We now have some idea of how a single segment can be structured. What of an entire message? Messages are sequences of segments, separated by the carriage return (<cr>) character.But before looking more closely at how this works, we need to talk about trigger events. HL7 is an event driven protocol. For example, an Admission/Discharge/Transfer  (ADT) message may be triggered in a number of ways. Some of the trigger events are:

  1. Admit/Visit Notification (A01)
  2. Transfer (A02)
  3. Discharge/End Visit (A03)
  4. Register a Patient (A04)
  5. Pre-admit a Patient (A05)

There are too many event codes associatd with this message to list here. As of version 2.8 of the specification, there are 55.

As you might expect, the data requirements for each event type are different, so there is a different message structure for each message/event pair (say, ADT^A01). The structure of the messaage (as a sequence of segments) is described using a regular grammar. For example, for ADT^A05 (pre-admit) the structure is:

MSH, [{SFT}], [EVN], PID, [PD1], [{ARV}], [{ROL}], [NK1], PV1, [PV2], ...

I have truncated the message grammar for brevity. There are only a few rules needed to make sense of this notation.

  1. Every segment is identified by its three letter nam
  2. Segments surrounded by square brackets ([]) are optional.
  3. Segments surrounded by curly braces ({}) may repeat zero or more times.
  4. Entire groups of segments can be placed in either type of bracket (e.g., {a, b}, [c], d matches abcd, ababcd, ababd, but not acd.

▶ _Directions_: Translate this sentence from the HL7 passage into Spanish: "Segments surrounded by square brackets ([]) are optional." The listing that comes next has nothing to do with the HL7 passage.

▶ _Entries supplied_:
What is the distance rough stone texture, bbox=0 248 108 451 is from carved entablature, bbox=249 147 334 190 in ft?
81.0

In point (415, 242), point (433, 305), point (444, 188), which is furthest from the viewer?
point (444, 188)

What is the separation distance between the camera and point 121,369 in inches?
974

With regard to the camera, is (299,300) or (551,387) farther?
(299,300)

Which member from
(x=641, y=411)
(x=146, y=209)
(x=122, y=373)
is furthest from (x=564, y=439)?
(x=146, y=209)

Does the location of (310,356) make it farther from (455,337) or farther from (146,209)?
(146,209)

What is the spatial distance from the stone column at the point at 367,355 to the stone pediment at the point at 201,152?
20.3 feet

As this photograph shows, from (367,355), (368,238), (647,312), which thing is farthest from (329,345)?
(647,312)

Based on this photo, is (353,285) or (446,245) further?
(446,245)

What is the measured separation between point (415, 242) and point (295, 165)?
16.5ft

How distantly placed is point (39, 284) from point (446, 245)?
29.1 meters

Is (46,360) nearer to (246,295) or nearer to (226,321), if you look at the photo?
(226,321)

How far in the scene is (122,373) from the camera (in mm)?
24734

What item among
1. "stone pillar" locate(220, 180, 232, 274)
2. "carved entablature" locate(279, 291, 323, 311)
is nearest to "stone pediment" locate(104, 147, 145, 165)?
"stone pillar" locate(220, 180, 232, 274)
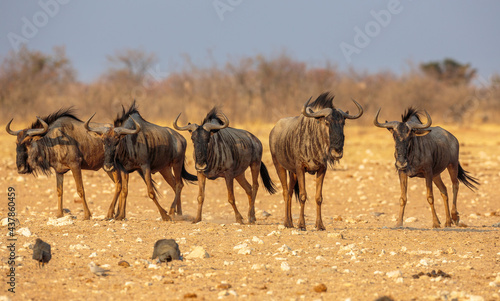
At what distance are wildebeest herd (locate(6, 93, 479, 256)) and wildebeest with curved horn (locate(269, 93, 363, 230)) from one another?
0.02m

* * *

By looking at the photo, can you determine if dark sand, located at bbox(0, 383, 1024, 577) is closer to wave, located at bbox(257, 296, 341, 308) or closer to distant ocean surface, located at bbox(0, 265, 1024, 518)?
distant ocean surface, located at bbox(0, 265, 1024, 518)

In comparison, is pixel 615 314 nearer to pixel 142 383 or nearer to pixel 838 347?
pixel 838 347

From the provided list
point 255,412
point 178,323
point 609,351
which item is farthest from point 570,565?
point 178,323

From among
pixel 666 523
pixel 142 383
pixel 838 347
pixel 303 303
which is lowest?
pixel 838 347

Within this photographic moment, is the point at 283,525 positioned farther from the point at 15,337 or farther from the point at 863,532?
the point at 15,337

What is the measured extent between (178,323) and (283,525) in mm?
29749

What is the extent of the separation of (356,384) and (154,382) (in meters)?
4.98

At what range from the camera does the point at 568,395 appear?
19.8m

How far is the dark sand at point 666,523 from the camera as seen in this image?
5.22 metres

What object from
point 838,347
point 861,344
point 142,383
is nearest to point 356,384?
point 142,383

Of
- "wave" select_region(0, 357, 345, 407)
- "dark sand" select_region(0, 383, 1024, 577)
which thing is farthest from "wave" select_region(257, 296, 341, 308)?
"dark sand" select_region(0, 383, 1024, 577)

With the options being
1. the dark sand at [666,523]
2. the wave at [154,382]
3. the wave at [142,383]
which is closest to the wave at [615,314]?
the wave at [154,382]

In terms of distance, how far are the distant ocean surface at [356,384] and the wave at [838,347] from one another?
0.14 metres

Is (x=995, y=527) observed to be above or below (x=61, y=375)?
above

▶ _Your solution_: Los segmentos encerrados entre corchetes ([]) son opcionales.